In Eritrea, the first paintings of the ancient orthodox churches – colorful Coptic art styles – are believed to be of Egyptian and Syrian Christian Missionaries who reached Africa through Eritrea, in order to preach the Gospel. “I love my country. I grew up in its culture. I’ve taken the character that represents the peoples’ lives to show the world how we are. My Eritrean Traditional art was influenced by the Coptic style and what pushed me to use vivid colors and fine brushstrokes to spring the sense of energy and hope through my work.”
Even as early as seven, Michael was following in his artist brother’s footsteps. Berhane Adonai was ten years senior to Michael. Later he was approached to join an art courses in Fine Art at the EPLF Cultural establishment in Arag. “But not only attending this study I felt the explosion for the art. I traveled along the high and lowlands of Eritrea and around the world and I saw other cultures that fed my imagination and the aesthetic taste,” he says.
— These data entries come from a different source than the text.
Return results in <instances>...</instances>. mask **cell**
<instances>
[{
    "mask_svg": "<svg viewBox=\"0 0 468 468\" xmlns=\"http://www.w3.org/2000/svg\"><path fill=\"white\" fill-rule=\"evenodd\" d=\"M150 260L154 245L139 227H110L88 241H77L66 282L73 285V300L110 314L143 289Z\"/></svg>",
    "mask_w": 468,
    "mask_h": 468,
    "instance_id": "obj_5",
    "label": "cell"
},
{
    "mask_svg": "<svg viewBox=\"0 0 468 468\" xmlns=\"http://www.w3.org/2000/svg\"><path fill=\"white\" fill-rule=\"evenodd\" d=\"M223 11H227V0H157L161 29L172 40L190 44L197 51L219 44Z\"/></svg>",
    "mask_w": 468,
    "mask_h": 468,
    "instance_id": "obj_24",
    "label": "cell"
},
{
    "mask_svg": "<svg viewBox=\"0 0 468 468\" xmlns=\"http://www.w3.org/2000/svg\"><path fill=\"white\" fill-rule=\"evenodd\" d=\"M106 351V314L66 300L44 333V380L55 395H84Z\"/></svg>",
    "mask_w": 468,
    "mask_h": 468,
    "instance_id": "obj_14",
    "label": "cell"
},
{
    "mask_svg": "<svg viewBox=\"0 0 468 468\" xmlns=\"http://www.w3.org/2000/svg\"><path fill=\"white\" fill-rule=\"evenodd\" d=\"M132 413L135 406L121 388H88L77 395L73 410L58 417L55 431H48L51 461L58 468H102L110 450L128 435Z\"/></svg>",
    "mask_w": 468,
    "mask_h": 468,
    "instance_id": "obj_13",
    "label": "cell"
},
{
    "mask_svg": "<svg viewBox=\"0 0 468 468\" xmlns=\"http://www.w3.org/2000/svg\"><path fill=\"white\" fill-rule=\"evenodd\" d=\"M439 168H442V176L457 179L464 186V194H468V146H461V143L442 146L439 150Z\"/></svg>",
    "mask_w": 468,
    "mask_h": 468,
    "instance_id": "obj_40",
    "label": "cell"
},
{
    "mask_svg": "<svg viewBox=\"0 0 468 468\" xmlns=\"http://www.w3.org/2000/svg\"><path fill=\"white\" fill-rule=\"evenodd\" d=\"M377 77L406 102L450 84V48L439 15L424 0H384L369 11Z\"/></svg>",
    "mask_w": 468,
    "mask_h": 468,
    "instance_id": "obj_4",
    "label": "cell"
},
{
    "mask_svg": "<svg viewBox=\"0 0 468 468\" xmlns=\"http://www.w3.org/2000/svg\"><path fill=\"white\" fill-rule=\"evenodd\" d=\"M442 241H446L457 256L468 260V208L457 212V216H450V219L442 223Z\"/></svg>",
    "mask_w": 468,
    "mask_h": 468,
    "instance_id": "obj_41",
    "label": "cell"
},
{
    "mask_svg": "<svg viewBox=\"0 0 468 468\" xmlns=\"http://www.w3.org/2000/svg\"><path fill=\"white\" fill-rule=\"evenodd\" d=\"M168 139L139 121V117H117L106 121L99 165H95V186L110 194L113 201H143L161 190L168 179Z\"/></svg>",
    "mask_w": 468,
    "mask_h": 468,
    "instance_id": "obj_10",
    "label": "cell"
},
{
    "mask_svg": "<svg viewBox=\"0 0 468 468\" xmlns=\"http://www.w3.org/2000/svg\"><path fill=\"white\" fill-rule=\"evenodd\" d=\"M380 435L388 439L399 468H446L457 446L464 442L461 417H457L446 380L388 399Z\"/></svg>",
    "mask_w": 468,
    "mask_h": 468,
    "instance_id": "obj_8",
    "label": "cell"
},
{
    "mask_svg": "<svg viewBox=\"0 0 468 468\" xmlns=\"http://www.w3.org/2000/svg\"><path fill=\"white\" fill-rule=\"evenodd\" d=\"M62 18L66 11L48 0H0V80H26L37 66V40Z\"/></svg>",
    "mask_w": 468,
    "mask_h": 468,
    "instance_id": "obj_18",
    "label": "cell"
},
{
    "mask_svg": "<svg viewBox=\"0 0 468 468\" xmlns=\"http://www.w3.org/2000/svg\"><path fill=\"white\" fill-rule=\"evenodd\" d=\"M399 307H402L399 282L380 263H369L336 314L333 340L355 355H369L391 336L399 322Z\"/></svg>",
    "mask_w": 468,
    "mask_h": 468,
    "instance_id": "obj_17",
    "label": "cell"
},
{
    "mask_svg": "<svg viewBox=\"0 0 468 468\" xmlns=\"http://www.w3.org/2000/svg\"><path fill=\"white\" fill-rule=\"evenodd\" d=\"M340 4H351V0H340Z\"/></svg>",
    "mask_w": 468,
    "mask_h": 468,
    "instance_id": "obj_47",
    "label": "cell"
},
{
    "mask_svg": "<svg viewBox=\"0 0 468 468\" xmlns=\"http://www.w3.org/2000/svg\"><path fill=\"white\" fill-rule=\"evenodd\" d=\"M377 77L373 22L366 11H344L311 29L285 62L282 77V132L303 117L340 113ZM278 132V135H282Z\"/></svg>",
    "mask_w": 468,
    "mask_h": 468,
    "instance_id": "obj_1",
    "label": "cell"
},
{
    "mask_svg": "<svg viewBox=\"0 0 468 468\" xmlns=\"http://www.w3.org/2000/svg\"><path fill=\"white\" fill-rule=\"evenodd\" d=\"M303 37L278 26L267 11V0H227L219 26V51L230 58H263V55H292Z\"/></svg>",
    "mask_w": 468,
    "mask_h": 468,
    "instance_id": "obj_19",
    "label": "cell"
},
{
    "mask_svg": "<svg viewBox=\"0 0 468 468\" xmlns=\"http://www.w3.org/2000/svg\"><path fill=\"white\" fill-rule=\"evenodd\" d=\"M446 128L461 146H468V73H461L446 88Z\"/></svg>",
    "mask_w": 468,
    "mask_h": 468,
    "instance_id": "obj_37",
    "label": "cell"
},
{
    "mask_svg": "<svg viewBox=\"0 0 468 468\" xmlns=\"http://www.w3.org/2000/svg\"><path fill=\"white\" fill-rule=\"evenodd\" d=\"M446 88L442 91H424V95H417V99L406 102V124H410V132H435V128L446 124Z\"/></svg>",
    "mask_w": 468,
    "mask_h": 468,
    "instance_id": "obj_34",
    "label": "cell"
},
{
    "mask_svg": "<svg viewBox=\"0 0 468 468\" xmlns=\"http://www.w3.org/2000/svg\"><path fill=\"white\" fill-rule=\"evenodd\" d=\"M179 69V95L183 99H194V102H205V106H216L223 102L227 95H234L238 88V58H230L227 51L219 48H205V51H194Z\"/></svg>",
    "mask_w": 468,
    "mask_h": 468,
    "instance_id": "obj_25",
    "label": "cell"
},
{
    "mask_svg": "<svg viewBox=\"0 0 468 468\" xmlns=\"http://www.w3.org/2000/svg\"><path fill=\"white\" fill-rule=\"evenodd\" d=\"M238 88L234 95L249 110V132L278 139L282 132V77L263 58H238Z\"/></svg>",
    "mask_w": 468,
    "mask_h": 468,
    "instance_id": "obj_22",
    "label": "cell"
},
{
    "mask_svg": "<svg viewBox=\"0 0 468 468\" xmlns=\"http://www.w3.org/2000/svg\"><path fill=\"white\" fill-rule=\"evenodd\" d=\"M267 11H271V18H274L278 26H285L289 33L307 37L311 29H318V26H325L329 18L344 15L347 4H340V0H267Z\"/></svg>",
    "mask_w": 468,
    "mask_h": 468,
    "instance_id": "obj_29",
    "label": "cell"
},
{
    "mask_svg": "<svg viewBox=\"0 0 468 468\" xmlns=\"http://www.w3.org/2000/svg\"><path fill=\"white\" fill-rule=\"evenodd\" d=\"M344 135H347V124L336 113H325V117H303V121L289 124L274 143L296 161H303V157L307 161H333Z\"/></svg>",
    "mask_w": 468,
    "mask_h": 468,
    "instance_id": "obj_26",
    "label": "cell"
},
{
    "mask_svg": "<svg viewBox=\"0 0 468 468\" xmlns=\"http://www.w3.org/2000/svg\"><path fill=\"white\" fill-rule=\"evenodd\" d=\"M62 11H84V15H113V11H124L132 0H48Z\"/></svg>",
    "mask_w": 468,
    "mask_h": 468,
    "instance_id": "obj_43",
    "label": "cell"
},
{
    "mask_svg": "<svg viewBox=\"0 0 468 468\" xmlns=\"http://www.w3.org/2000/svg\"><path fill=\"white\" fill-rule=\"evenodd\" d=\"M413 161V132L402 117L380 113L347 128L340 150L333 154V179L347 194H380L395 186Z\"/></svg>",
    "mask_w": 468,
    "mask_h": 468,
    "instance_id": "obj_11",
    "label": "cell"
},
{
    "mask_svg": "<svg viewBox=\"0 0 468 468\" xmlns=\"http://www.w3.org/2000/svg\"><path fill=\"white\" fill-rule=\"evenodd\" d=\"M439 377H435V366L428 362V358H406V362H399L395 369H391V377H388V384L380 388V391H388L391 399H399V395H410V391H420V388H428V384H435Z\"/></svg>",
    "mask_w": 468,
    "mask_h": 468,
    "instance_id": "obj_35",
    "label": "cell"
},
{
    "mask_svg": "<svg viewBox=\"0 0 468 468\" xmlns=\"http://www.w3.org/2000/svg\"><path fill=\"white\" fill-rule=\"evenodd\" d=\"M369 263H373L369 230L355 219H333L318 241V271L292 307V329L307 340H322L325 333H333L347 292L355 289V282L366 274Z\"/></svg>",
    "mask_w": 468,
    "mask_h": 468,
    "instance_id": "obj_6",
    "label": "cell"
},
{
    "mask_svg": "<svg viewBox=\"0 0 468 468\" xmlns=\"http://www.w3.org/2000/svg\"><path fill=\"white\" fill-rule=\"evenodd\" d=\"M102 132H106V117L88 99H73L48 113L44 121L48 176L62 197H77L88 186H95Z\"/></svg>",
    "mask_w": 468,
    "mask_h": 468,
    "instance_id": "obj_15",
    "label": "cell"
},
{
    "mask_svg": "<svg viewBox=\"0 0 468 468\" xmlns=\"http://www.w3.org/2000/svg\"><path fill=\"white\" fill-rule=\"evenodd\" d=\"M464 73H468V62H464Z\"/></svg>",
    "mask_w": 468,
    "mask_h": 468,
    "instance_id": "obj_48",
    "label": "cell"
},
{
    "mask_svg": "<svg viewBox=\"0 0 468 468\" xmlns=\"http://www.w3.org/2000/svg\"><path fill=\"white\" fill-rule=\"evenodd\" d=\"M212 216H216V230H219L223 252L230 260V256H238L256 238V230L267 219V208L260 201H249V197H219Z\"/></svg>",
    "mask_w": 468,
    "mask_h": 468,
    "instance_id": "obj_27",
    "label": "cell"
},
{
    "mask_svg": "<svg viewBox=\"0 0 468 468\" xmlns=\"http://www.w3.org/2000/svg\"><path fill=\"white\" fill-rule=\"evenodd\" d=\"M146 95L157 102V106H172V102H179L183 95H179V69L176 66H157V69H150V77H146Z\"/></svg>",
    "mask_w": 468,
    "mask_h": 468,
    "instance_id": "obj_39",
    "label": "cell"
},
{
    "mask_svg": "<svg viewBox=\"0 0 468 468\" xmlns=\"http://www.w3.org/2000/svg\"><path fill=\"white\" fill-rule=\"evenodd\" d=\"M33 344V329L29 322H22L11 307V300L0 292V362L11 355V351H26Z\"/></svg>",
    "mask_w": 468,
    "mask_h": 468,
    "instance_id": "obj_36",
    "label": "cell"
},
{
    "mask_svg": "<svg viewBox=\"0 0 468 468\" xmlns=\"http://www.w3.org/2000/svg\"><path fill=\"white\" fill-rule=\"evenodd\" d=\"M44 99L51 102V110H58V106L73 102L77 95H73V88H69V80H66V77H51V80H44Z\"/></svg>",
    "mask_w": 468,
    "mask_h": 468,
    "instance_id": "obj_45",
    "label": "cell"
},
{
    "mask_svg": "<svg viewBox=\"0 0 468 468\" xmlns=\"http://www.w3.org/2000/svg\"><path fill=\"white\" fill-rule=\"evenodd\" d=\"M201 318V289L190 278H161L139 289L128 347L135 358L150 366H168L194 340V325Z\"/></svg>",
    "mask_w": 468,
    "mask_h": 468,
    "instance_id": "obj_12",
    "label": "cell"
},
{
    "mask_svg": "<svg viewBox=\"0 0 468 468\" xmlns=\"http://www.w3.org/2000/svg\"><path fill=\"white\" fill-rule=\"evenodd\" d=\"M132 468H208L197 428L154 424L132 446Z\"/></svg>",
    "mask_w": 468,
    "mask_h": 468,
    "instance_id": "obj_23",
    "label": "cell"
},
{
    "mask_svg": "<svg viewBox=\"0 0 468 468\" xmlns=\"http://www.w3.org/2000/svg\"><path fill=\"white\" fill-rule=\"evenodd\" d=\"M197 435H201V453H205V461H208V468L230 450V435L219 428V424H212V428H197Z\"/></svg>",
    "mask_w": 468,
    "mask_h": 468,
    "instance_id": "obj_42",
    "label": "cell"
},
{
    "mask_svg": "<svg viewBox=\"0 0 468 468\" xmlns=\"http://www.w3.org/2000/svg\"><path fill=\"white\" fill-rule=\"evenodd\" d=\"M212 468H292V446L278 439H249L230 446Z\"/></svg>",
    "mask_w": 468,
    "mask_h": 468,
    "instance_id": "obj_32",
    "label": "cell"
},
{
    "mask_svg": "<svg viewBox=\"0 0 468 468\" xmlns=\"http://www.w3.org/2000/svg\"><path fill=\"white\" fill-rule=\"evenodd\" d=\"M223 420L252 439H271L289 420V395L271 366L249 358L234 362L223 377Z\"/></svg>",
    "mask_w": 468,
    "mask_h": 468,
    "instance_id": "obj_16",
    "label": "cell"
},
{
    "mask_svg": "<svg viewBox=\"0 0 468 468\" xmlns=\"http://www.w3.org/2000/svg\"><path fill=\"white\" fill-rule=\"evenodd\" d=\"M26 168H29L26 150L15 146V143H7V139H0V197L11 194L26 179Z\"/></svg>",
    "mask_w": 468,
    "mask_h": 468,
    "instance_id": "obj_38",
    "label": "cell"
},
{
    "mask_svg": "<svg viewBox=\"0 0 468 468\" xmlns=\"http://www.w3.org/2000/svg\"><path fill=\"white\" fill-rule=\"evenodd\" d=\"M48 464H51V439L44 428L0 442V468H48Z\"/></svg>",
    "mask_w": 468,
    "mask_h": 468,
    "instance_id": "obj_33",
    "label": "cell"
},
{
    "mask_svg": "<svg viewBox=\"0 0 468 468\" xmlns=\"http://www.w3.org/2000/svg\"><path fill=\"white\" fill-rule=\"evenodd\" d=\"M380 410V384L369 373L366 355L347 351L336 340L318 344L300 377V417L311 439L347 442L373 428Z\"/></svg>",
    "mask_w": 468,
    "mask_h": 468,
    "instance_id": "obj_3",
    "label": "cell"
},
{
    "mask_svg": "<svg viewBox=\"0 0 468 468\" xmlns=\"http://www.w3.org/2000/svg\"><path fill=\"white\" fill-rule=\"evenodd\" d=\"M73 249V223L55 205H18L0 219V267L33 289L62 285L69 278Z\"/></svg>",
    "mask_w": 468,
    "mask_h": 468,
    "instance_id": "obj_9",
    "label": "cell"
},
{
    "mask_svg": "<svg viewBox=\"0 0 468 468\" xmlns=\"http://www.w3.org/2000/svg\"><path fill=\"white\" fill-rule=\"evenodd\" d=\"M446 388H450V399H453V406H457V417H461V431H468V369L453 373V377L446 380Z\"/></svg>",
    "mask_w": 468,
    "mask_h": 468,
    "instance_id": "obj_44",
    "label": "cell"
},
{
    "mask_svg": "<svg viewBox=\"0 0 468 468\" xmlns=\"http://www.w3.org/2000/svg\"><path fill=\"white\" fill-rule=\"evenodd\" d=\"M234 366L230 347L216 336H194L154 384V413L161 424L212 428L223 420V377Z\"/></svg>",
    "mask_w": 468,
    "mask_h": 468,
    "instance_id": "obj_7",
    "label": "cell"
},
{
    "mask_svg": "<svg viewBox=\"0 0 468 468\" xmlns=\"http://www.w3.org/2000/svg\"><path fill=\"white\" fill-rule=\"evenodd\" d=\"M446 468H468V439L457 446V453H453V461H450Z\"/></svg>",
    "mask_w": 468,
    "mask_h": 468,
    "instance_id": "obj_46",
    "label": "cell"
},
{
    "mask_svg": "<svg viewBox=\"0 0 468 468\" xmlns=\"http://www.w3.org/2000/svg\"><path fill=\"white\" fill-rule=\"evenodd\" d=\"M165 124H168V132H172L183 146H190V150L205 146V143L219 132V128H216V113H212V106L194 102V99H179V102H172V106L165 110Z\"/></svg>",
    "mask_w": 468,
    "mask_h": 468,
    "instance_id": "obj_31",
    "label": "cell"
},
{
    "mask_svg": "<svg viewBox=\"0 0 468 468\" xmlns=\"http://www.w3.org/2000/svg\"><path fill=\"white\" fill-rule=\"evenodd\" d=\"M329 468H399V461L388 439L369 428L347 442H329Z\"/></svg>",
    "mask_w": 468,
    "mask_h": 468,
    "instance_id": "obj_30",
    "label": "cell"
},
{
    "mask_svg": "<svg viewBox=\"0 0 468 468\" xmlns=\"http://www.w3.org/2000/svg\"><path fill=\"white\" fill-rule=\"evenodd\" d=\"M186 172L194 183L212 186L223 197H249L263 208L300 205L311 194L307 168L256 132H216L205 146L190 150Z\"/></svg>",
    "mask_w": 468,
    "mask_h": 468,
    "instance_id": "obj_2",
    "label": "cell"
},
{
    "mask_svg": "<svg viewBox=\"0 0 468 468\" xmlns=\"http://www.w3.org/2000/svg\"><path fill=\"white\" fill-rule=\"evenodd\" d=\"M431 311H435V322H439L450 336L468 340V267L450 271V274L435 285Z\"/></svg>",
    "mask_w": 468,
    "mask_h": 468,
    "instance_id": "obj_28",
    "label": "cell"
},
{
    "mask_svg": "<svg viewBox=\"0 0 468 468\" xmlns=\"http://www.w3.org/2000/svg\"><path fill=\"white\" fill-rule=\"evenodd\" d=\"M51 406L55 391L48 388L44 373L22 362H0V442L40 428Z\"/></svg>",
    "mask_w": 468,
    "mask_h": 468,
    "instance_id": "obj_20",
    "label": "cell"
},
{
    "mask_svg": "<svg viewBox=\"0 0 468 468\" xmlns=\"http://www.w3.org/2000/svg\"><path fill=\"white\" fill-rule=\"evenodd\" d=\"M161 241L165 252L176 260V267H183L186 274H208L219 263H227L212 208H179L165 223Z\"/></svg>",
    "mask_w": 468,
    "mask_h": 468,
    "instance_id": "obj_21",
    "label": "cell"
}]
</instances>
His works have been exhibited in the USA, Europe, the Middle East, Singapore and Japan. Today, he is a bestselling painter, muralist, cartoonist and teacher as well as author. He has written a number of award-winning books and dramas. Also, one of the three great Eritrean personalities chosen for Dictionary of African biography – the first biographical dictionary covering the lives and legacies of notable African men and women from all periods and walks of life – published last year by Oxford University Press. This is an important achievement for Michael and as one of the most prominent figures in the contemporary Eritrean Art, Michael feels that he could be a kind of Art Ambassador in Australia.
“Altona was the place where I held my first exhibition since coming here in November. It was held at the Joel Gallery with the help of wonderful local friends. I am expecting to have my solo exhibition soon and hope to start teaching classes to young and promising artists. I am grateful with this community for giving me the opportunity to show part of the beauty of my motherland,” says Michael.
He recently met the Minister for Arts in Victoria and gave her a painting as a gift. The event was organized by Multicultural Arts Victoria. “It was really a marvelous opportunity. The painting given to the minister is entitled “The Messenger”.”
Michael says that with 30 years of experience working as a professional and full-time artist, that each artist is an individual and every work of art unique. “I have been to the Melbourne Art Gallery and Australian Centre for Contemporary Art (ACCA) to see Australian art. In this field we all use the same medium. Art is an universal language with different approach but common components. Every work is complementary in this art environment and can leave a mark in one period of the art history”.